Reputation: 11
My question is: who specifically calls nextTuple()
method in the Spout of Apache Storm topology?
In some sources, it is written that Storm himself does this, but this is not specific and unclear.
Under what conditions does Storm cause this method? Scheduled?
Is there any way to influence this process, say, slow it down?
Upvotes: 1
Views: 788
Reputation: 3651
It is called here https://github.com/apache/storm/blob/master/storm-client/src/jvm/org/apache/storm/executor/spout/SpoutExecutor.java#L158 (Storm 2.0, for 1.x it is some clojure code that does something similar).
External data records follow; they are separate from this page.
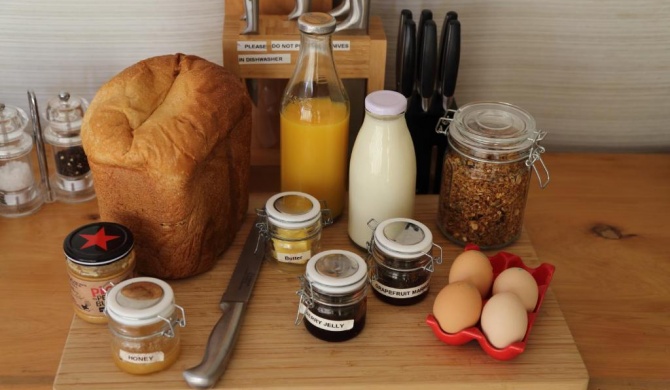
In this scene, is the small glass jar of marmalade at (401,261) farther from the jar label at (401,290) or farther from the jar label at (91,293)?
the jar label at (91,293)

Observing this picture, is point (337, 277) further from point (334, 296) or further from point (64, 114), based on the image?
point (64, 114)

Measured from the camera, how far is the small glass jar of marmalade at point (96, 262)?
935mm

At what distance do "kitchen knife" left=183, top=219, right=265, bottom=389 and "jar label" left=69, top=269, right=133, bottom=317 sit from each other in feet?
0.44

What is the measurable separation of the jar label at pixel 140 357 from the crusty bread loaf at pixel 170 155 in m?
0.17

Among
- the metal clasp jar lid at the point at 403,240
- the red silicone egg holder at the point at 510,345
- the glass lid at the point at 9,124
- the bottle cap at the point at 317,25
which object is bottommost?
the red silicone egg holder at the point at 510,345

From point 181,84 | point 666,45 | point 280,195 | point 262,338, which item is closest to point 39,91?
point 181,84

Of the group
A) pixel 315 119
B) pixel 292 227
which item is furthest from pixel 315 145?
pixel 292 227

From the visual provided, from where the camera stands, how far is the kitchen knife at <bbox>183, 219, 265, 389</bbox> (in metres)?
0.89

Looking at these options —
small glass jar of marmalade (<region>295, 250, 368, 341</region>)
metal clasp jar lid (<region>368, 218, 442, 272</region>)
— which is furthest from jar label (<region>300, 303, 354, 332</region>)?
metal clasp jar lid (<region>368, 218, 442, 272</region>)

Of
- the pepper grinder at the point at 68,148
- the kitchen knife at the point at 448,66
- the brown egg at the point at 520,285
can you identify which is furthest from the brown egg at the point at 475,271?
the pepper grinder at the point at 68,148

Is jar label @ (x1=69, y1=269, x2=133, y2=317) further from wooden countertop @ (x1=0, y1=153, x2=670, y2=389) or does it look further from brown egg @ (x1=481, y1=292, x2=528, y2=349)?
brown egg @ (x1=481, y1=292, x2=528, y2=349)

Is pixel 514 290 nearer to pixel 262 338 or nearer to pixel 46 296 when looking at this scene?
pixel 262 338

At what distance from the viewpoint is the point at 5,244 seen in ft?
3.81

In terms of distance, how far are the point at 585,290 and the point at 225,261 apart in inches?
20.5
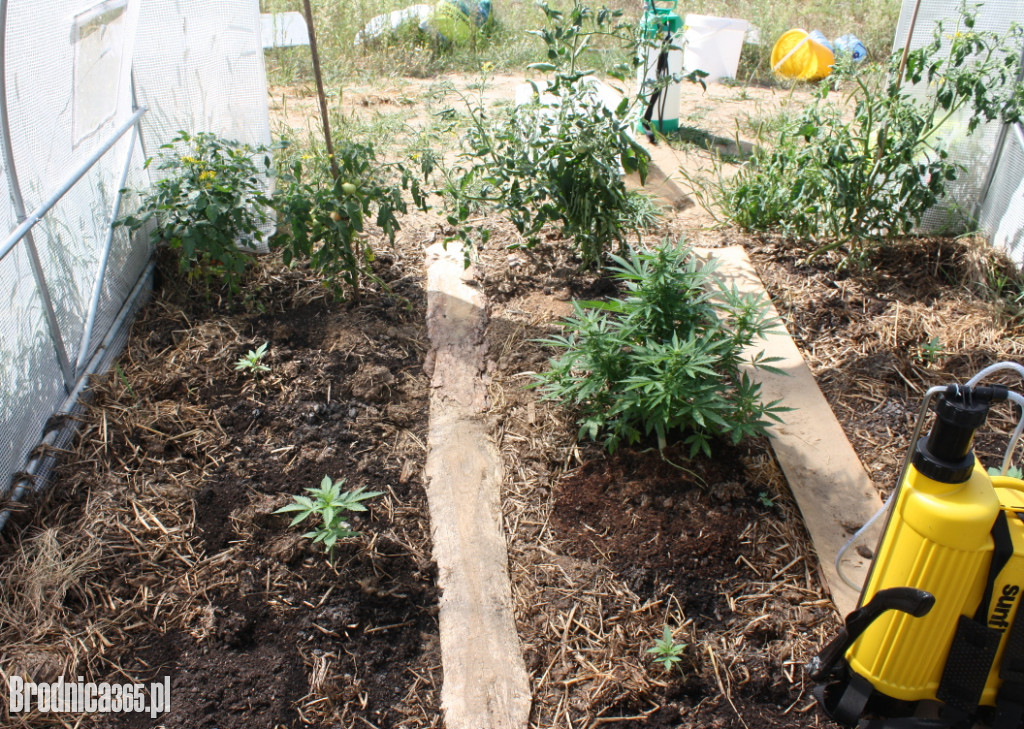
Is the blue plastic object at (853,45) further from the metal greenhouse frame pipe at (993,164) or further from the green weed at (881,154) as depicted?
the metal greenhouse frame pipe at (993,164)

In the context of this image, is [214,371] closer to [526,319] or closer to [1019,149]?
[526,319]

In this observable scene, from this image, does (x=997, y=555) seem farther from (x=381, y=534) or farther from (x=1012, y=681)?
(x=381, y=534)

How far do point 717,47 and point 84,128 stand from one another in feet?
19.7

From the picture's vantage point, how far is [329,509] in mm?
2559

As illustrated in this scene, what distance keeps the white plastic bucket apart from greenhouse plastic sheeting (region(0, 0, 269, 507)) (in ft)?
15.9

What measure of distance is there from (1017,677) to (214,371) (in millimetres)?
3012

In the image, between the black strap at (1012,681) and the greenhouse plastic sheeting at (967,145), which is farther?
the greenhouse plastic sheeting at (967,145)

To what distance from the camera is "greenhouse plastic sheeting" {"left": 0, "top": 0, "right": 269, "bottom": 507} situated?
2791 millimetres

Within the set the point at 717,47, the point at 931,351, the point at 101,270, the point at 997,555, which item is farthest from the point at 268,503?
the point at 717,47

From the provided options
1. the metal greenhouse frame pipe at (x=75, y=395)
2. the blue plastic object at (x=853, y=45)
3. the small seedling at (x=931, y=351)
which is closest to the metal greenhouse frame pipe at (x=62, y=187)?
the metal greenhouse frame pipe at (x=75, y=395)

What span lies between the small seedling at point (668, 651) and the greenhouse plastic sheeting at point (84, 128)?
230 cm

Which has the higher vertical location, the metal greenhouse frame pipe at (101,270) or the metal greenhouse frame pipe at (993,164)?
the metal greenhouse frame pipe at (993,164)

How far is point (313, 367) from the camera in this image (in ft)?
11.1

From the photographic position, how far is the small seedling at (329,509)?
99.3 inches
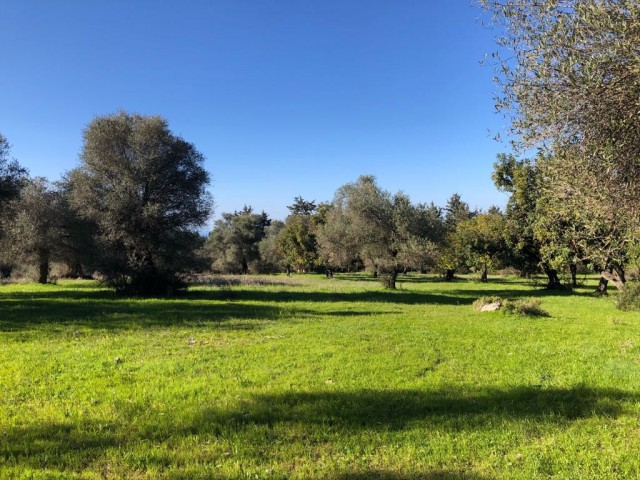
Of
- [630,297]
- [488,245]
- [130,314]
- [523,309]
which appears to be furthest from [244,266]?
[523,309]

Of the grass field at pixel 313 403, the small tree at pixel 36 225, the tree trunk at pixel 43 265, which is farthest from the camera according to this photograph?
the tree trunk at pixel 43 265

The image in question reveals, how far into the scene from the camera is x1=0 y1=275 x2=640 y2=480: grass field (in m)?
5.14

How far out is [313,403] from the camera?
23.4ft

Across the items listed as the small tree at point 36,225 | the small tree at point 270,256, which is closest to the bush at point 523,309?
the small tree at point 36,225

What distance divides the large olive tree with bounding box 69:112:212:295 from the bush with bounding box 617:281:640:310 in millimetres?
25882

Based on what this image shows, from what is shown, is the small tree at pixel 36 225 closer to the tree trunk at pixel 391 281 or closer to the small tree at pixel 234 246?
the tree trunk at pixel 391 281

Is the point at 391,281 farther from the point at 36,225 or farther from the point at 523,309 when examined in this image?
the point at 36,225

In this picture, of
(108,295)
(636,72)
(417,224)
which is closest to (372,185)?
(417,224)

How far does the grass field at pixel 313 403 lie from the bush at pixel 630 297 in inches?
473

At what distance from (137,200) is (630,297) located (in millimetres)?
29610

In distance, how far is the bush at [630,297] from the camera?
2380 cm

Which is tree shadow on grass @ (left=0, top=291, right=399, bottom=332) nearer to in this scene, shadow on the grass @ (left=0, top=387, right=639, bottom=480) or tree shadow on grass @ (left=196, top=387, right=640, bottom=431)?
tree shadow on grass @ (left=196, top=387, right=640, bottom=431)

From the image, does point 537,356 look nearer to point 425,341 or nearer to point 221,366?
point 425,341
Yes, Storm calls nextTuple. More precisely it is called by the spout executor thread. The method I linked is called in a loop. If the topology.max.spout.pending has been reached, Storm skips calling nextTuple.
Yes, you can slow down how often nextTuple is called when nextTuple doesn't emit anything, in order to avoid wasting CPU if there's nothing to emit. Note the line here https://github.com/apache/storm/blob/master/storm-client/src/jvm/org/apache/storm/executor/spout/SpoutExecutor.java#L176 where a wait strategy is called. The wait strategy is set with the topology.spout.wait.strategy parameter in your topology Config.
The default wait strategy sleeps for 1 ms if there's nothing to emit. You can sleep for longer by configuring topology.sleep.spout.wait.strategy.time.ms. Don't set the wait too high, since processing acks/fails happens in the same thread as nextTuple.